> [Teks Bacaan]
>>>>>

Kitab Fadha’il A’mal dalam Timbangan As-Sunnah

Bagi yang mengenal Jamaah Tabligh, kelompok yang ‘berdakwah’ keliling dari masjid ke masjid, besar kemungkinan akan mengetahui Kitab Fadha`il al-A’mal, buku wajib yang dipegangi dan dijadikan rujukan kelompok tersebut dalam ‘berdakwah’. Bagi para ‘pendakwah’ mereka ataupun orang-orang yang ‘berlatih dakwah’ bersamanya, kedudukan kitab tersebut di sisi mereka setara dengan kitab Shahih (al-Bukhari dan Muslim).

Membicarakan Fadha`il al-A’mal, kitab yang ditulis Muhammad Zakaria al-Kandahlawi, tentu tidak bisa dilepaskan dari pembahasan sebuah kelompok Sufi yang para pengikutnya kini semakin menjamur di berbagai negara, termasuk Indonesia. Kelompok inilah yang dikenal dengan nama Jamaah Tabligh.

<<<<<

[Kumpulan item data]
>>>>>

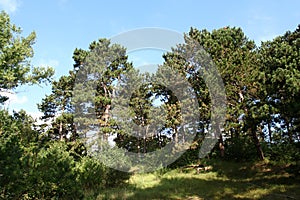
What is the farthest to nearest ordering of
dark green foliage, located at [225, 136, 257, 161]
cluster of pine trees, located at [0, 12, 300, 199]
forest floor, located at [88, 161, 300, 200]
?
1. dark green foliage, located at [225, 136, 257, 161]
2. forest floor, located at [88, 161, 300, 200]
3. cluster of pine trees, located at [0, 12, 300, 199]

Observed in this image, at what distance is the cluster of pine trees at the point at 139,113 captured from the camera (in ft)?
19.8

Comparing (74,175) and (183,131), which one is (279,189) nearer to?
(74,175)

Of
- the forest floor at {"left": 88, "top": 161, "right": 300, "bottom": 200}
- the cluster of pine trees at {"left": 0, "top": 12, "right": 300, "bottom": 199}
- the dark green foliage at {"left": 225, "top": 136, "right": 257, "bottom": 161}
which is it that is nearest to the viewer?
the cluster of pine trees at {"left": 0, "top": 12, "right": 300, "bottom": 199}

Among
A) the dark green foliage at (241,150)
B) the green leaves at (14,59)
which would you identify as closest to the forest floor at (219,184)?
the dark green foliage at (241,150)

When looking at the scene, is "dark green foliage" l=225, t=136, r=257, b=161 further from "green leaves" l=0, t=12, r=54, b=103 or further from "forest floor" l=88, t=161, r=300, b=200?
"green leaves" l=0, t=12, r=54, b=103

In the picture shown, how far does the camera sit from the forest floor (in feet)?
45.0

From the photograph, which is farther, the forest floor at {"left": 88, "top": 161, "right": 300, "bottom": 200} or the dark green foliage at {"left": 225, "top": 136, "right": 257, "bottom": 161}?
the dark green foliage at {"left": 225, "top": 136, "right": 257, "bottom": 161}

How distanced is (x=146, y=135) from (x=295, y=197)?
22.8 metres

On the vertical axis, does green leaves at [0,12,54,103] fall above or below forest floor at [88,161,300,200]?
above

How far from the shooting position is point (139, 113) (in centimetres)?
3203

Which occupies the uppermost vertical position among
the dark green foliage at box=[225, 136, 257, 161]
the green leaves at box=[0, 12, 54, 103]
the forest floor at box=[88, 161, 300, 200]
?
the green leaves at box=[0, 12, 54, 103]

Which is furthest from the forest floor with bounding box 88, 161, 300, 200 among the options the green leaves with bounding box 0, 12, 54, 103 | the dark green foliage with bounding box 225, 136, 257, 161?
the green leaves with bounding box 0, 12, 54, 103

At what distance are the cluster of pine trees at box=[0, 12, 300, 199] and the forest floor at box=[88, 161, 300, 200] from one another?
5.22ft

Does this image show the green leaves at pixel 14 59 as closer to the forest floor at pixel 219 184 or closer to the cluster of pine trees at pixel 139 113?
the cluster of pine trees at pixel 139 113
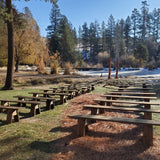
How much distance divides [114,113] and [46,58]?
790 inches

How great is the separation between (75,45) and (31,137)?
63149mm

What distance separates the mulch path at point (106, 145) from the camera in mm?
2518

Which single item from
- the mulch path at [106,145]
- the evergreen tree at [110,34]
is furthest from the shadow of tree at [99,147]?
the evergreen tree at [110,34]

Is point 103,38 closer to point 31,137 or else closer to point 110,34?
point 110,34

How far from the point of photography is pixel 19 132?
137 inches

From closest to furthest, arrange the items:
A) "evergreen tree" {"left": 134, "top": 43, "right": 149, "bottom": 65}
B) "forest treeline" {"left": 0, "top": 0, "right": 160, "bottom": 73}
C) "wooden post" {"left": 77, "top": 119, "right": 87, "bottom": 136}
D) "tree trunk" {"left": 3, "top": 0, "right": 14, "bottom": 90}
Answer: "wooden post" {"left": 77, "top": 119, "right": 87, "bottom": 136} < "tree trunk" {"left": 3, "top": 0, "right": 14, "bottom": 90} < "forest treeline" {"left": 0, "top": 0, "right": 160, "bottom": 73} < "evergreen tree" {"left": 134, "top": 43, "right": 149, "bottom": 65}

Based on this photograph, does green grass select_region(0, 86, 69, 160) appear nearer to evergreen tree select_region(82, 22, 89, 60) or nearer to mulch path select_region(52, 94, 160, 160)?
mulch path select_region(52, 94, 160, 160)

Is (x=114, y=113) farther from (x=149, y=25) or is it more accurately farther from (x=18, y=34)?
(x=149, y=25)

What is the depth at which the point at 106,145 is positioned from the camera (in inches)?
112

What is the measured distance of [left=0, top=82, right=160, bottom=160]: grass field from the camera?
260 cm

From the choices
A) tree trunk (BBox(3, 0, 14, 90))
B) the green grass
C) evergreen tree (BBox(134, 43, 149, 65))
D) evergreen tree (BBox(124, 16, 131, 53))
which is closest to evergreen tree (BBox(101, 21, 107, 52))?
evergreen tree (BBox(124, 16, 131, 53))

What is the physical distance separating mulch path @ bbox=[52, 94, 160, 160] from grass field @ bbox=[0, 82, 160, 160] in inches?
6.4

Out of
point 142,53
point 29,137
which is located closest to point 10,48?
point 29,137

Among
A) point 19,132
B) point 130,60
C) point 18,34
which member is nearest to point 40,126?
point 19,132
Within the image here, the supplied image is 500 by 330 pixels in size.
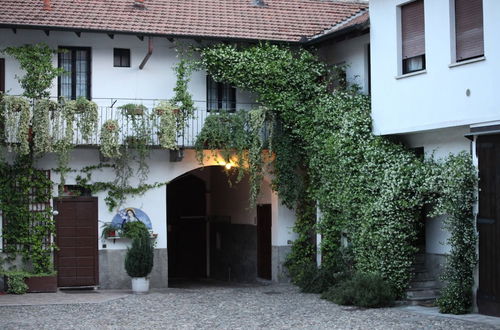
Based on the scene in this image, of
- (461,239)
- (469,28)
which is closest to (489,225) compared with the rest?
(461,239)

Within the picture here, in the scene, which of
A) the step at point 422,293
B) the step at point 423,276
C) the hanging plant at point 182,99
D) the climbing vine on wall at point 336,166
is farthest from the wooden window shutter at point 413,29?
the hanging plant at point 182,99

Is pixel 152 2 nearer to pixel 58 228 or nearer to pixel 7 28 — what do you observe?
pixel 7 28

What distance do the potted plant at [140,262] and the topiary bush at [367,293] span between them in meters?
4.66

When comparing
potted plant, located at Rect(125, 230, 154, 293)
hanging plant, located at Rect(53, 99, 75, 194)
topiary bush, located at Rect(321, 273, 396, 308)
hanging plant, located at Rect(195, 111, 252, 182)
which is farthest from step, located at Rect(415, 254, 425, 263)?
hanging plant, located at Rect(53, 99, 75, 194)

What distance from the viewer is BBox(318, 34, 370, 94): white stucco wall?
814 inches

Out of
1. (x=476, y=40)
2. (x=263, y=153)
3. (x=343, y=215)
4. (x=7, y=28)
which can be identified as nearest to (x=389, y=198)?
(x=343, y=215)

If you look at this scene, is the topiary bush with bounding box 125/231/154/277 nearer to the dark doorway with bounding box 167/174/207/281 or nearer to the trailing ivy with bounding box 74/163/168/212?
the trailing ivy with bounding box 74/163/168/212

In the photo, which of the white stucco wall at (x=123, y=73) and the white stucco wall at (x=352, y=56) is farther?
the white stucco wall at (x=123, y=73)

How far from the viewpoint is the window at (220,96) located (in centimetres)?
2230

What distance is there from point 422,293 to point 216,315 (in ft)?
14.7

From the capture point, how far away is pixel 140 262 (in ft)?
65.7

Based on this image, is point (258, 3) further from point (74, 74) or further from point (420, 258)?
point (420, 258)

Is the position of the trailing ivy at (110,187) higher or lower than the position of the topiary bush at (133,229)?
higher

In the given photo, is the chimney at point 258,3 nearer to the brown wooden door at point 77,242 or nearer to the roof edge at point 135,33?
the roof edge at point 135,33
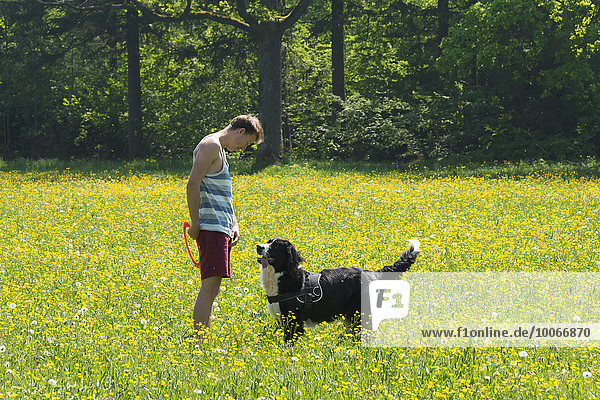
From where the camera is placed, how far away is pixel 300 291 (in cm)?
548

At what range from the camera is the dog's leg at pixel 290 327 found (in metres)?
5.43

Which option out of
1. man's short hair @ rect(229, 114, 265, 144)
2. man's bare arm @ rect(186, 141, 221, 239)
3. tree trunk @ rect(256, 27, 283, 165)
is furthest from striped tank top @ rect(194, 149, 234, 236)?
tree trunk @ rect(256, 27, 283, 165)

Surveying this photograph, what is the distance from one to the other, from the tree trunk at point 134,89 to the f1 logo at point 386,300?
83.4 ft

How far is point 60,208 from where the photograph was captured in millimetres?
13867

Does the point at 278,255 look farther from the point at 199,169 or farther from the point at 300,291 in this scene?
the point at 199,169

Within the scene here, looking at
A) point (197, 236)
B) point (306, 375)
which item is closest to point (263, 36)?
point (197, 236)

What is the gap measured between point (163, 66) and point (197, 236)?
26134 millimetres

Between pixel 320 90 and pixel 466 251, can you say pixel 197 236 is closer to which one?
pixel 466 251

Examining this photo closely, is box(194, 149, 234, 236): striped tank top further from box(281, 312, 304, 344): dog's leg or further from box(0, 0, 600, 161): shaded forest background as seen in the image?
box(0, 0, 600, 161): shaded forest background

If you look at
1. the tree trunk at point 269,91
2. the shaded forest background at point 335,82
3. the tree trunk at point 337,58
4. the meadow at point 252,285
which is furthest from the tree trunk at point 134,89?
the meadow at point 252,285

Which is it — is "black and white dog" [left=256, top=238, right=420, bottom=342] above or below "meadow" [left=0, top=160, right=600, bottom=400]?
above

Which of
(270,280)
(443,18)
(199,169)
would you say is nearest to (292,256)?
(270,280)

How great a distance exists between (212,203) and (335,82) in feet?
81.0

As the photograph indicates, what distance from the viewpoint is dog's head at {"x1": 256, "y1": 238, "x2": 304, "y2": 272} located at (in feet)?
17.6
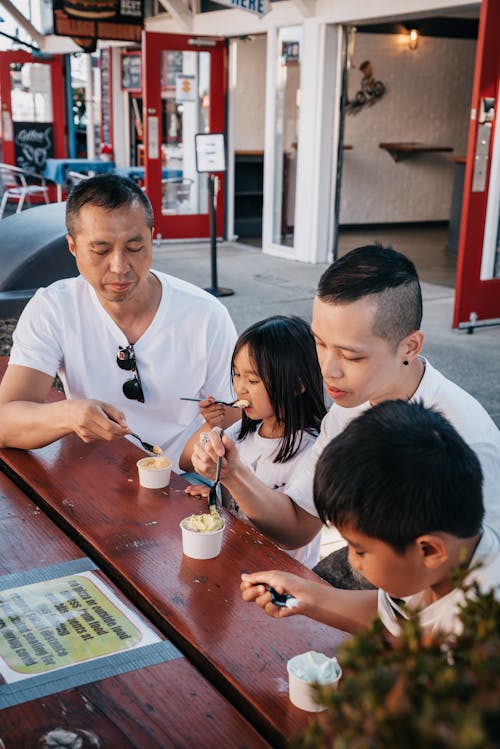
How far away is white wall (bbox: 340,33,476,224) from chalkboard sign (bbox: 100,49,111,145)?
14.2ft

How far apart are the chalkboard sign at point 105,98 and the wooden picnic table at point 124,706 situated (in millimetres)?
13414

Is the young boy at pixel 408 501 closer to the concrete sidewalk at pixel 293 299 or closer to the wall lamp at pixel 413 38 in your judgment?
the concrete sidewalk at pixel 293 299

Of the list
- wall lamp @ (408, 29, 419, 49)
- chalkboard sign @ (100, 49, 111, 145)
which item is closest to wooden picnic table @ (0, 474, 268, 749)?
wall lamp @ (408, 29, 419, 49)

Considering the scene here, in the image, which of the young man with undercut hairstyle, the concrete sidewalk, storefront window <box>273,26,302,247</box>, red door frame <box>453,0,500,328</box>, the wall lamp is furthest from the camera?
the wall lamp

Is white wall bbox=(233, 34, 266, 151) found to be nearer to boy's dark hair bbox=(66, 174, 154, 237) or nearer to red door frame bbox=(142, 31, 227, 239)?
red door frame bbox=(142, 31, 227, 239)

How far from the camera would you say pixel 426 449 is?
1072mm

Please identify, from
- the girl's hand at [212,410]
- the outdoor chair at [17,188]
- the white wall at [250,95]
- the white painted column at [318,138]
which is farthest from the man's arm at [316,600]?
the outdoor chair at [17,188]

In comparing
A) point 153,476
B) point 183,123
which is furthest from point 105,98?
point 153,476

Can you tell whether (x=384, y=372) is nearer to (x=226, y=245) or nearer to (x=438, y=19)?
(x=226, y=245)

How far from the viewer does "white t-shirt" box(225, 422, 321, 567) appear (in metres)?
2.18

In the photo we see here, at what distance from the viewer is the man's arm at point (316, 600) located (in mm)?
1303

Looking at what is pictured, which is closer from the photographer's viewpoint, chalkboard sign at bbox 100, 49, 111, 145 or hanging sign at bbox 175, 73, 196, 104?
hanging sign at bbox 175, 73, 196, 104

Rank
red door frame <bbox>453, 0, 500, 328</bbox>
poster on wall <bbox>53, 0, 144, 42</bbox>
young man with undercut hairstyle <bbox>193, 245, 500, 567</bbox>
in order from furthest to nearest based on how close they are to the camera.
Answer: poster on wall <bbox>53, 0, 144, 42</bbox> < red door frame <bbox>453, 0, 500, 328</bbox> < young man with undercut hairstyle <bbox>193, 245, 500, 567</bbox>

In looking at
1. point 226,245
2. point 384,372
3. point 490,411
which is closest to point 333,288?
point 384,372
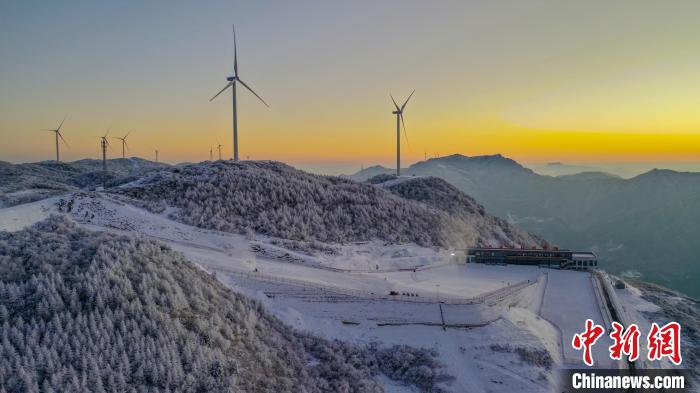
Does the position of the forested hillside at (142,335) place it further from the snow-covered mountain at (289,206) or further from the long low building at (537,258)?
the long low building at (537,258)

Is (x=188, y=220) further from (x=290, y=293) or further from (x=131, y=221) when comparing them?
(x=290, y=293)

<<<<<

> [Tugas Tertulis]
[1] Terjemahkan kalimat "Kelompok inilah yang dikenal dengan nama Jamaah Tabligh." dari teks bacaan ke dalam bahasa Inggris.
[2] Menurut teks bacaan, siapa penulis kitab Fadha`il al-A’mal?
[3] Tentukan apakah setiap pernyataan berikut sesuai dengan teks bacaan. Jawab ya atau tidak, lalu kutip kata-kata teks yang menentukannya. (a) Jamaah Tabligh menjadikan kitab Fadha`il al-A’mal sebagai rujukan dalam berdakwah. (b) Jumlah pengikut kelompok itu kini semakin berkurang. (c) Bagi para pendakwah kelompok itu, kedudukan kitab tersebut setara dengan kitab Shahih al-Bukhari dan Muslim.

> [Jawaban Latihan]
[1] It is this group that is known as Jamaah Tabligh.

[2] Muhammad Zakaria al-Kandahlawi.

[3]
(a) Ya: "buku wajib yang dipegangi dan dijadikan rujukan kelompok tersebut dalam ‘berdakwah’"
(b) Tidak: "para pengikutnya kini semakin menjamur di berbagai negara, termasuk Indonesia"
(c) Ya: "kedudukan kitab tersebut di sisi mereka setara dengan kitab Shahih (al-Bukhari dan Muslim)"